1. I learned this from The Coaching Habit by Michael Bungay Stanier, it quickly gets the meeting down to business. Start with: “What’s on your mind today”?
2. Be confident enough to own your knowledge and experience and ask the uncomfortable question. Your colleague, client or prospect is your peer; you’re not a supplicant. During a coaching call, I said to a client, “I hear you say x and y, but something is not resonating. I’m not feeling your answer; what’s really going on”? He paused and said, “Ok, here is what’s really going on.” We had a completely different conversation.
3. It’s prudent to book a review meeting (maybe quarterly) and prepare a presentation of where they were before you started working together, outlining how much their situation has improved. Clients often forget the work you’ve done together.
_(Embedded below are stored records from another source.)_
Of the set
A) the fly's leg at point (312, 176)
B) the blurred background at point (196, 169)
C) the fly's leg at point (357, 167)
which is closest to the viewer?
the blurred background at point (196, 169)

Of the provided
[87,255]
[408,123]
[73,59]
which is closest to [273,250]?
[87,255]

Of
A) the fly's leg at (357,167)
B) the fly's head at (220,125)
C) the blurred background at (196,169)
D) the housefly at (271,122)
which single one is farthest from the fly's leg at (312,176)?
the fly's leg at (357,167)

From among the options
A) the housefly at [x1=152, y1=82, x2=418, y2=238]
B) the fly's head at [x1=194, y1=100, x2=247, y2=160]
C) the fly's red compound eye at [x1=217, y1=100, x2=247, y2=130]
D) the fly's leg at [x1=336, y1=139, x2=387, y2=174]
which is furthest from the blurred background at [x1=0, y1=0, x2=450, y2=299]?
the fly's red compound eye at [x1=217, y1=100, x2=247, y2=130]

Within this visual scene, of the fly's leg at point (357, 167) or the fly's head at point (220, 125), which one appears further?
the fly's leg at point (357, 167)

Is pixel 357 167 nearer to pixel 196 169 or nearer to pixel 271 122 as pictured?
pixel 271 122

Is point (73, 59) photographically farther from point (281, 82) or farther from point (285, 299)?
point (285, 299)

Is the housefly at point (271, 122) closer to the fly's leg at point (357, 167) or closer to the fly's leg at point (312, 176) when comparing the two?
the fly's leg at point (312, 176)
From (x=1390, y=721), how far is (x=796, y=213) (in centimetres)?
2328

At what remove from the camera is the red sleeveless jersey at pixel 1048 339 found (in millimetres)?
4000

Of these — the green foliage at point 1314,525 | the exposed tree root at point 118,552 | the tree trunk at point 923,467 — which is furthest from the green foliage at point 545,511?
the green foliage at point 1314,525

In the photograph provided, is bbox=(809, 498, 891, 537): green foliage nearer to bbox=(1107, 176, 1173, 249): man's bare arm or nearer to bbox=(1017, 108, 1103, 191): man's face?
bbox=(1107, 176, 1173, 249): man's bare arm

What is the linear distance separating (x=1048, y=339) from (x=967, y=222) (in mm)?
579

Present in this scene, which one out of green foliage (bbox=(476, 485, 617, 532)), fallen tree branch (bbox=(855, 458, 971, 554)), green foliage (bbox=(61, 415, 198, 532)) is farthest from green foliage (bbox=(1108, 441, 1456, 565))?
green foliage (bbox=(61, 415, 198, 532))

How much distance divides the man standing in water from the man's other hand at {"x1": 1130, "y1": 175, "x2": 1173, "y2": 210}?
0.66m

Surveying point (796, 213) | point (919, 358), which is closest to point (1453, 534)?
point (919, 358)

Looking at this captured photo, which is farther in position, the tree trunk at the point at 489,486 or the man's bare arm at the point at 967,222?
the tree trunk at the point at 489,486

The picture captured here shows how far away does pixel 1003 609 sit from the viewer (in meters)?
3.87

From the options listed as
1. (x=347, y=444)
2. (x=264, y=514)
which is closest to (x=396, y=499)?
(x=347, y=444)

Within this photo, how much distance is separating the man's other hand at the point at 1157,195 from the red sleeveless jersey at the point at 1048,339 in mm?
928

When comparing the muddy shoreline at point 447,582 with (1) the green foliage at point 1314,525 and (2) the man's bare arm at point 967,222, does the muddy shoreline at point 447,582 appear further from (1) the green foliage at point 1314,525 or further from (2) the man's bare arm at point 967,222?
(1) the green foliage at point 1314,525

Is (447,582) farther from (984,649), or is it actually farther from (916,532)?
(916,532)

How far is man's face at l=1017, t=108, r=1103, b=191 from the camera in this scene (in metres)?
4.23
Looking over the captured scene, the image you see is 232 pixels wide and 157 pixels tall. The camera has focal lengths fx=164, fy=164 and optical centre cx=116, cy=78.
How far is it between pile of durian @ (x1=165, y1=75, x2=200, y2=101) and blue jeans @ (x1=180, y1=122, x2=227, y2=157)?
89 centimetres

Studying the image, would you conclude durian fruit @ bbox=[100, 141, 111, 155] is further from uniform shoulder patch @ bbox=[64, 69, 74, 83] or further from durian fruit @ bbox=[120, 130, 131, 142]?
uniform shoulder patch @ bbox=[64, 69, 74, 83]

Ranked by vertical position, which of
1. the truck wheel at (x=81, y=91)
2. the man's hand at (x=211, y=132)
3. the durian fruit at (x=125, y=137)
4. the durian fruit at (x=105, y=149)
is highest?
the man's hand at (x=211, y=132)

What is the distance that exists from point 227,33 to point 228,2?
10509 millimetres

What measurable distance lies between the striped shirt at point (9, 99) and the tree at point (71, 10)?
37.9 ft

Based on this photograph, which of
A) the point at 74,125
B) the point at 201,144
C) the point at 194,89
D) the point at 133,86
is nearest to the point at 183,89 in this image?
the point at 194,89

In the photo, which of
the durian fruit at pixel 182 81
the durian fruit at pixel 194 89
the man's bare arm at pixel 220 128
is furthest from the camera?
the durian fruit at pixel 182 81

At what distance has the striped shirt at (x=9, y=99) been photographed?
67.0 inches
When I did this recently, the comments were, “Gosh, I didn’t realise we’d done so much; I remember how difficult it was to do XXX…” When you do this, they stop thinking about your fee (or pausing working together) as they can see how their situation has improved – in effect, your value. It’s also a good reference for you to record what you’ve achieved with clients.
4. Calculate the numbers. I asked a client to show me the number of proposals submitted and their success before we started working together. How many they’d submitted since we started working together, and the increased revenue generated. It was, to use her words, a “significant” difference. No greater illustration of your value.
5. My favourite. At the end of the meeting, ask, “Out of all the things we’ve discussed today, what stood out the most for you?” Be quiet and wait for the answer.